> _Passage shown_:
** BEGIN **

Protocol Analyzers Test Fibre Channel Systems
A protocol analyzer can help you isolate and analyze problems in Fibre Channel networks.
Paul Levin and Greg Beutler, Xyratex International, Irvine, CA -- Test & Measurement World, 8/1/1999
Fibre Channel systems are used in computer networks that transfer large quantities of information from place to place. Such networks might transfer video information from workstation to workstation, or to and from workstations and arrays of disks. Fibre Channel provides plenty of bandwidth, it operates over long distances, and it offers all the “hooks” necessary to permit users to mix packets of video, audio, graphics, and control information using a variety of protocols, such as Internet protocol (IP) or SCSI. (See “Key Fibre Channel Features,”) Thus, it provides an excellent medium for many types of computer networks. But someone must ensure that a Fibre Channel network operates properly. The day will come when a Fibre Channel network doesn’t work as well as expected. Response times may start to climb or occasional video or audio packets won’t arrive at a destination in time, or they will fail to arrive at all. You must be ready to find out why a network isn’t working properly and how to get it back on track. The most basic tool you can use to test a Fibre Channel system is a protocol analyzer, which may include performance-monitoring software. When you insert a protocol analyzer in a Fibre Channel loop or network, it acts only as an observer. It neither initiates nor terminates any “traffic,” nor does it alter the network’s traffic in any way. A Fibre Channel network employs unidirectional links that go in a daisy chain—often called a loop—from device to device. To use a protocol analyzer to monitor the performance or behavior of a device in a network, you monitor the information that goes into the device and the information that comes out of it. Consequently, all Fibre Channel protocol analyzers and performance monitors are two-port devices (Fig. 1). In the example shown in the figure, the protocol analyzer uses Port A to monitor the traffic flowing to the storage system and uses Port B to monitor the traffic the storage system transmits back to the workstation.

** END **

> _Record excerpts_:
** BEGIN **

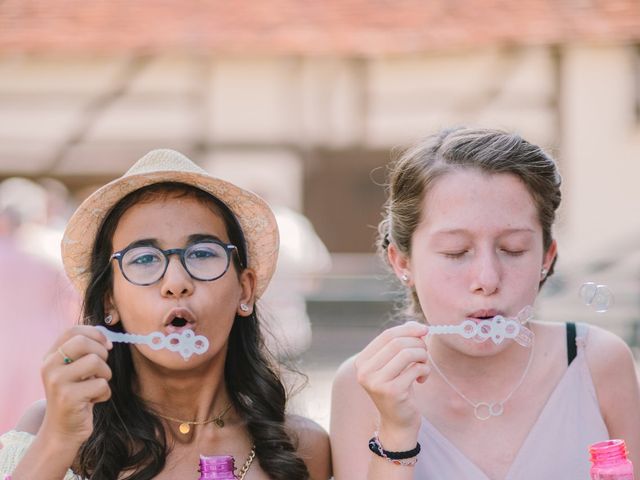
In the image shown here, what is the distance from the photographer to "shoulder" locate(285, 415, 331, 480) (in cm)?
300

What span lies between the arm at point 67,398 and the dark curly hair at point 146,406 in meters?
0.35

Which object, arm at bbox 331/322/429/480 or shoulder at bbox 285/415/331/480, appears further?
shoulder at bbox 285/415/331/480

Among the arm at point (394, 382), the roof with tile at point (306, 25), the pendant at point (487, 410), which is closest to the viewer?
the arm at point (394, 382)

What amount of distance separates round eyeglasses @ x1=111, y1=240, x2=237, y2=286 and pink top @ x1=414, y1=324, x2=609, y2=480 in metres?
0.72

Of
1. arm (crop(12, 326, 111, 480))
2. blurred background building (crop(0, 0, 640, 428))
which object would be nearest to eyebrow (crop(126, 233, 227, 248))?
arm (crop(12, 326, 111, 480))

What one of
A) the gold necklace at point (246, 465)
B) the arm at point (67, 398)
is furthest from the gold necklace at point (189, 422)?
the arm at point (67, 398)

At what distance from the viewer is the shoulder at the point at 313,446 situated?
3.00 metres

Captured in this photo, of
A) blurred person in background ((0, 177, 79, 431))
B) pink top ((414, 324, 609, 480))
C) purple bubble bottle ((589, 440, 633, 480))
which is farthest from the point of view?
blurred person in background ((0, 177, 79, 431))

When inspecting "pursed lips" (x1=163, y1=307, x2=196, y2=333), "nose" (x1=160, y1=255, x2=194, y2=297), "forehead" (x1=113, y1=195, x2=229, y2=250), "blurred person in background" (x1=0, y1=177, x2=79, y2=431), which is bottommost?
"pursed lips" (x1=163, y1=307, x2=196, y2=333)

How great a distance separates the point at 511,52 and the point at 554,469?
11034 mm

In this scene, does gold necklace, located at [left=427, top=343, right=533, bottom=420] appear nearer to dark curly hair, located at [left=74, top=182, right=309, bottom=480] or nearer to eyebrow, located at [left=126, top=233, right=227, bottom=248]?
dark curly hair, located at [left=74, top=182, right=309, bottom=480]

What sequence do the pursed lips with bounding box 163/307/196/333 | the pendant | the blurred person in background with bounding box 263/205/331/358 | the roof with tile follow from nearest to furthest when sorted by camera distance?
the pursed lips with bounding box 163/307/196/333 → the pendant → the blurred person in background with bounding box 263/205/331/358 → the roof with tile

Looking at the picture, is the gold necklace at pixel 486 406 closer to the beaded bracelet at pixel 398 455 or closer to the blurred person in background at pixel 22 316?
the beaded bracelet at pixel 398 455

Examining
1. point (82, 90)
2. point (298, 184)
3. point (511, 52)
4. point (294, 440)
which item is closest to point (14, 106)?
point (82, 90)
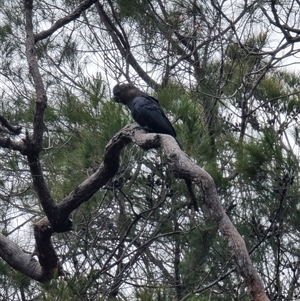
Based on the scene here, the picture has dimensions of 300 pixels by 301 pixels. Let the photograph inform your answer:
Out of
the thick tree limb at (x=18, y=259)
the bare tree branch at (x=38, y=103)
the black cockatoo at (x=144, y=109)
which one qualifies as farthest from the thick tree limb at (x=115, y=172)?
the black cockatoo at (x=144, y=109)

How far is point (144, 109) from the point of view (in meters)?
3.57

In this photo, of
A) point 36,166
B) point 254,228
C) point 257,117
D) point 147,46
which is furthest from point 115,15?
point 36,166

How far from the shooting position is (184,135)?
3809mm

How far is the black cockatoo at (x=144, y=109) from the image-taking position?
3.47 meters

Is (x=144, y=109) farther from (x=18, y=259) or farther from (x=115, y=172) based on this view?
(x=18, y=259)

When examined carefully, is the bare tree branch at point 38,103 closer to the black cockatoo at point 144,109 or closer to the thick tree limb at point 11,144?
the thick tree limb at point 11,144

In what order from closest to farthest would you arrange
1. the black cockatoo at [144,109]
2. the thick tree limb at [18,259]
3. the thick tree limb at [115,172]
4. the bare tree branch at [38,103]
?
the thick tree limb at [115,172], the bare tree branch at [38,103], the thick tree limb at [18,259], the black cockatoo at [144,109]

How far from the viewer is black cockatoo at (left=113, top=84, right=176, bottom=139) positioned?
3473mm

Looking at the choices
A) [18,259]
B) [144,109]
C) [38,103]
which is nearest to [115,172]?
[38,103]

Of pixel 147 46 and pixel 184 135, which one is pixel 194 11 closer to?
pixel 147 46

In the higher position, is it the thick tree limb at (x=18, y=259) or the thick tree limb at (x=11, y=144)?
the thick tree limb at (x=11, y=144)

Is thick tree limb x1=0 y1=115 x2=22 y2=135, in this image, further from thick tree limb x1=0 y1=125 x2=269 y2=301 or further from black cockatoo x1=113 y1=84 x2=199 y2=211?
black cockatoo x1=113 y1=84 x2=199 y2=211

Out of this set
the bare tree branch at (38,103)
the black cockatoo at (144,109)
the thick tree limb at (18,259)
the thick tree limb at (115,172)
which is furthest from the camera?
the black cockatoo at (144,109)

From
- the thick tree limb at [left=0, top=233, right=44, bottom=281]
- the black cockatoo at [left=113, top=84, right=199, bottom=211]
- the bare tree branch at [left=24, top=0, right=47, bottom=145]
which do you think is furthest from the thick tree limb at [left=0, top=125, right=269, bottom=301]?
the black cockatoo at [left=113, top=84, right=199, bottom=211]
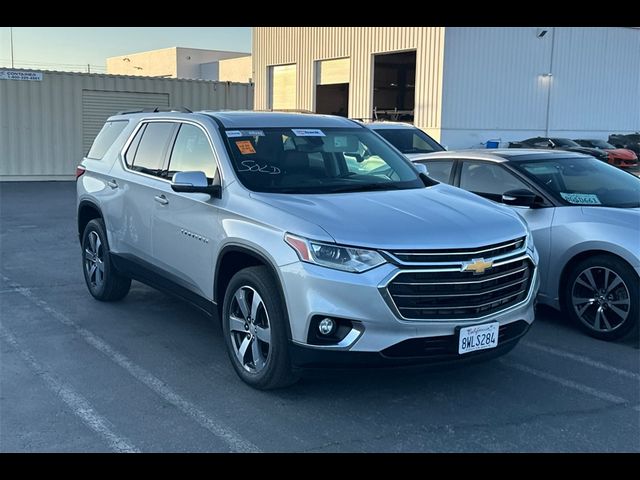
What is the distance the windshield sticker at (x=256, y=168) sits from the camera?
5.09m

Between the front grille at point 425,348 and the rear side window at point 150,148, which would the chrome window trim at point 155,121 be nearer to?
the rear side window at point 150,148

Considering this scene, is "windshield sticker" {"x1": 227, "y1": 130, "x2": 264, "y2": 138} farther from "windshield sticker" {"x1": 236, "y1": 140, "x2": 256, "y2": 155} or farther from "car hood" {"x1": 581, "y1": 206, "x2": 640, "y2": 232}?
"car hood" {"x1": 581, "y1": 206, "x2": 640, "y2": 232}

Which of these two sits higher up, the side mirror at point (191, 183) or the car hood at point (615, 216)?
the side mirror at point (191, 183)

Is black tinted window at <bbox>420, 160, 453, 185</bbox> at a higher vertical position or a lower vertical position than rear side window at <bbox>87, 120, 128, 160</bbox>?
lower

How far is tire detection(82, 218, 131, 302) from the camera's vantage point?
678cm

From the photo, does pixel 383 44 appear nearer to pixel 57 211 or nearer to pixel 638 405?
pixel 57 211

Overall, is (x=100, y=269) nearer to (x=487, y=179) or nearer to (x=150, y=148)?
(x=150, y=148)

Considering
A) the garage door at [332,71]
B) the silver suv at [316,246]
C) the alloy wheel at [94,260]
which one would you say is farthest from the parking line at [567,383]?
the garage door at [332,71]

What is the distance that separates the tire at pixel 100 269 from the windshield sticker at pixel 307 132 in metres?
2.34

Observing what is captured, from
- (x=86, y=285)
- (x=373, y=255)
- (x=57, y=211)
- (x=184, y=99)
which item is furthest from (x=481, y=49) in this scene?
(x=373, y=255)

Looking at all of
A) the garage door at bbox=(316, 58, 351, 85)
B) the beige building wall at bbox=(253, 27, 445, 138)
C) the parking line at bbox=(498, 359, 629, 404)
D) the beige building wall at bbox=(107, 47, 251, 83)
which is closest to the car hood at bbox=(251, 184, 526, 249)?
the parking line at bbox=(498, 359, 629, 404)

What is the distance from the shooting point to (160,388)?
4.77 meters

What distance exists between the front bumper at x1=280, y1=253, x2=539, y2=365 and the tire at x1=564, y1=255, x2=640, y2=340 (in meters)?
2.06

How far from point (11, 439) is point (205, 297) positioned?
165 centimetres
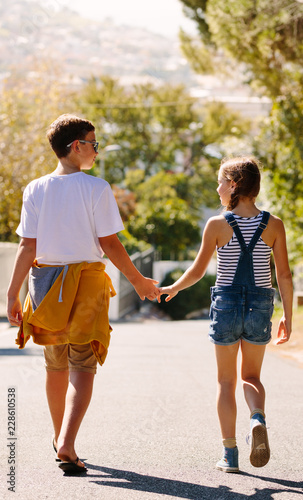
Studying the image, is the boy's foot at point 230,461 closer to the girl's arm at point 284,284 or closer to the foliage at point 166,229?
the girl's arm at point 284,284

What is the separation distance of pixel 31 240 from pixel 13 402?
1999mm

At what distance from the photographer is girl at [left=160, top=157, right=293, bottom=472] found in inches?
151

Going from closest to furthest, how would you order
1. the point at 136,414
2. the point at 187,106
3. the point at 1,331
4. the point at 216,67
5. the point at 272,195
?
1. the point at 136,414
2. the point at 1,331
3. the point at 272,195
4. the point at 216,67
5. the point at 187,106

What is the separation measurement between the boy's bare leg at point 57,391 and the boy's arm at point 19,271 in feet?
1.13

** END **

> _Work instructions_:
1: Using the Fibre Channel article, decide whether each statement agrees with it, answering yes or no and quoting the words that settle it.
(a) A protocol analyzer inserted in a Fibre Channel loop may change the traffic passing through it.
(b) Fibre Channel protocol analyzers have two ports.
(c) The links in a Fibre Channel network carry data in both directions.
2: Answer these questions from the Fibre Channel article.
(a) Which two protocols are named as examples that Fibre Channel can carry?
(b) What name is often given to the daisy chain of links from device to device?
(c) In the Fig. 1 example, what traffic does Port B monitor?

> _Solutions by task_:
1:
(a) No: "nor does it alter the network’s traffic in any way"
(b) Yes: "all Fibre Channel protocol analyzers and performance monitors are two-port devices"
(c) No: "A Fibre Channel network employs unidirectional links"

2:
(a) Internet protocol (IP) and SCSI.
(b) A loop.
(c) The traffic the storage system transmits back to the workstation.